Data extracted from a collection:

## BEGIN

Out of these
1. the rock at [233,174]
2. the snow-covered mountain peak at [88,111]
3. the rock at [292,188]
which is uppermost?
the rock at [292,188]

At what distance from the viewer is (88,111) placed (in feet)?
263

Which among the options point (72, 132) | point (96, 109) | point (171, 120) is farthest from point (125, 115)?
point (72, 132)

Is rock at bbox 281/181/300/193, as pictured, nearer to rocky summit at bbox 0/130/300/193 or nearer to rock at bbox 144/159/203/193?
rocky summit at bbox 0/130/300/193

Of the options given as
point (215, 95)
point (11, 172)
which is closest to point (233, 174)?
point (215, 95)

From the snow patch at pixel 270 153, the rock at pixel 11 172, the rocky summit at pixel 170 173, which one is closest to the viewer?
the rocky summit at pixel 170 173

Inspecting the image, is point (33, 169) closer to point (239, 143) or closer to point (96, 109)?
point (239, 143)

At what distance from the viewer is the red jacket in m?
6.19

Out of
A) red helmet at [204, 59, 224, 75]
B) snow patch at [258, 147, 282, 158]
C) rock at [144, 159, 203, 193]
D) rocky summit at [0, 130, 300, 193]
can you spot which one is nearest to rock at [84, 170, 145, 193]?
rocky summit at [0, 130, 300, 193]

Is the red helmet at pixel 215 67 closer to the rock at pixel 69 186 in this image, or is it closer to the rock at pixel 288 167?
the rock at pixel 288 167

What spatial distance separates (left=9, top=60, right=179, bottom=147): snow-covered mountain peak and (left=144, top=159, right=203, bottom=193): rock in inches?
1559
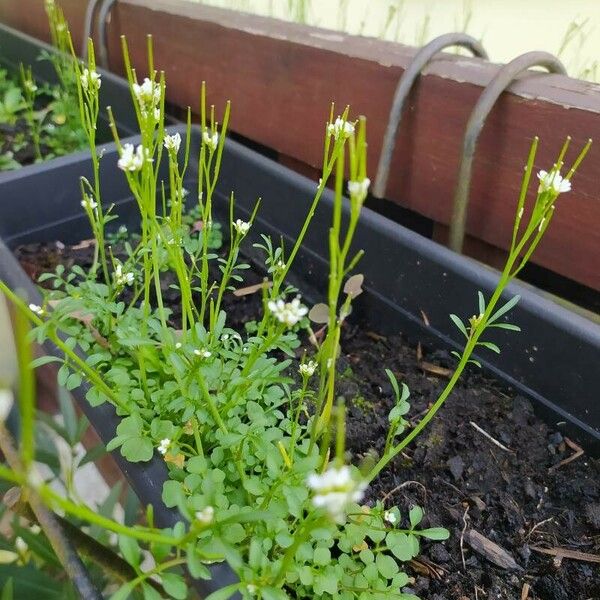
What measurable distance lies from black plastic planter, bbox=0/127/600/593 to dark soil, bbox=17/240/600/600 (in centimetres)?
4

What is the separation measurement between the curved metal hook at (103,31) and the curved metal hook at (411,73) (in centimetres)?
82

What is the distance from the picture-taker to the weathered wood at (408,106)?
0.75m

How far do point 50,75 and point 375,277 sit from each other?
1210 mm

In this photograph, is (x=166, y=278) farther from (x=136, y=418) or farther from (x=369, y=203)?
(x=136, y=418)

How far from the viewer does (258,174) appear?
3.38 ft

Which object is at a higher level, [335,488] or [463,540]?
[335,488]

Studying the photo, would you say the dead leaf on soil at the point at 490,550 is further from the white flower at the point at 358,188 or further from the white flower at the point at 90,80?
the white flower at the point at 90,80

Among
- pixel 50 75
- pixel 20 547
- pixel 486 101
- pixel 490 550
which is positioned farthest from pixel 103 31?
pixel 490 550

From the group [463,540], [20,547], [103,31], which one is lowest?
[20,547]

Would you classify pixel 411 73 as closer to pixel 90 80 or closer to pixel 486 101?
pixel 486 101

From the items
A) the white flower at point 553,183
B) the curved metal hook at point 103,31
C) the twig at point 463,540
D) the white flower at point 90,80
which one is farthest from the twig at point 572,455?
the curved metal hook at point 103,31

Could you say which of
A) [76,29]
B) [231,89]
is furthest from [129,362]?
[76,29]

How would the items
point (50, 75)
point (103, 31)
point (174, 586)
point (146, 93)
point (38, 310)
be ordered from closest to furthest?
point (174, 586), point (146, 93), point (38, 310), point (103, 31), point (50, 75)

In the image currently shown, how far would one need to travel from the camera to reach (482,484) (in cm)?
71
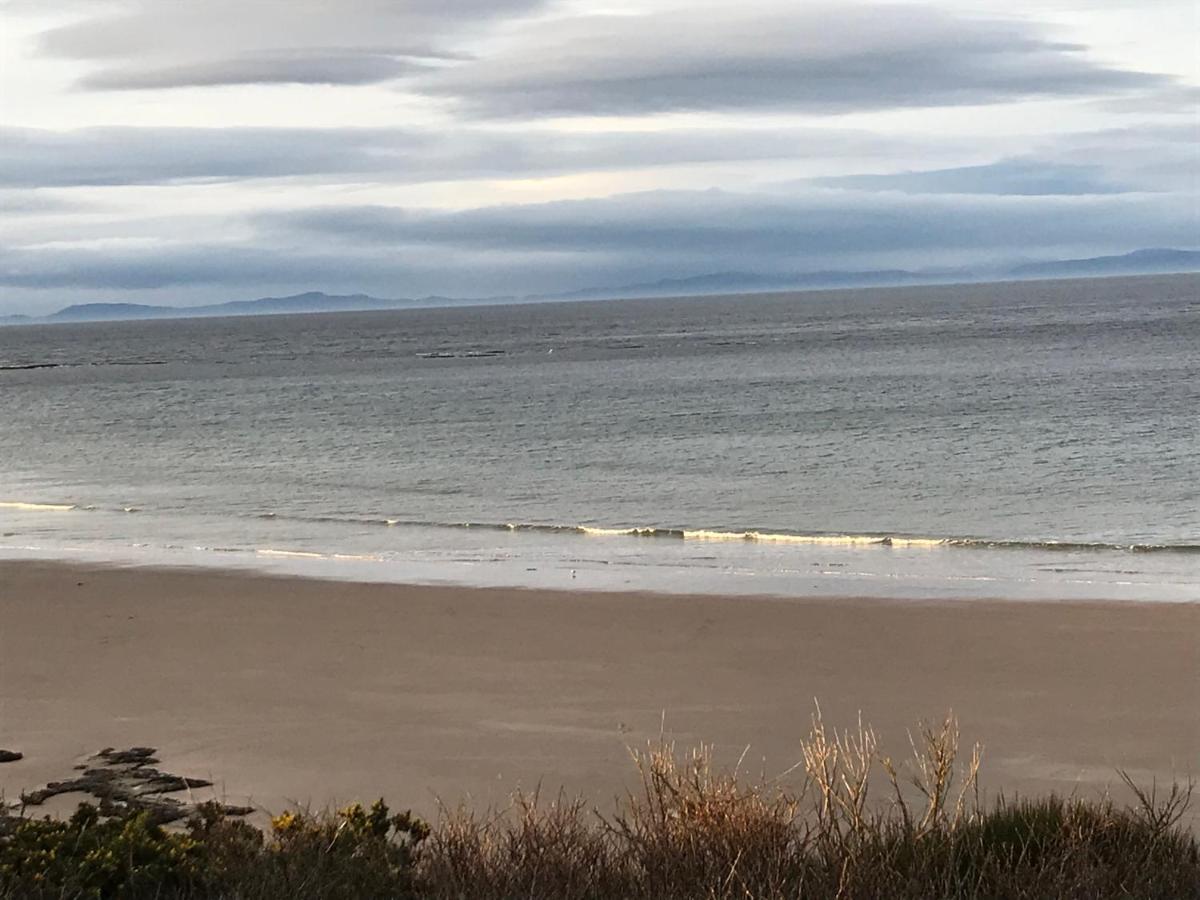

## END

Work to be completed: Pick out every line of the material above that contains the word "closest", and copy each one.

Task response:
which is closest to point (233, 174)?
From the snow patch at pixel 270 153, the rock at pixel 11 172, the rocky summit at pixel 170 173, which one is closest to the viewer?
be ordered from closest to furthest?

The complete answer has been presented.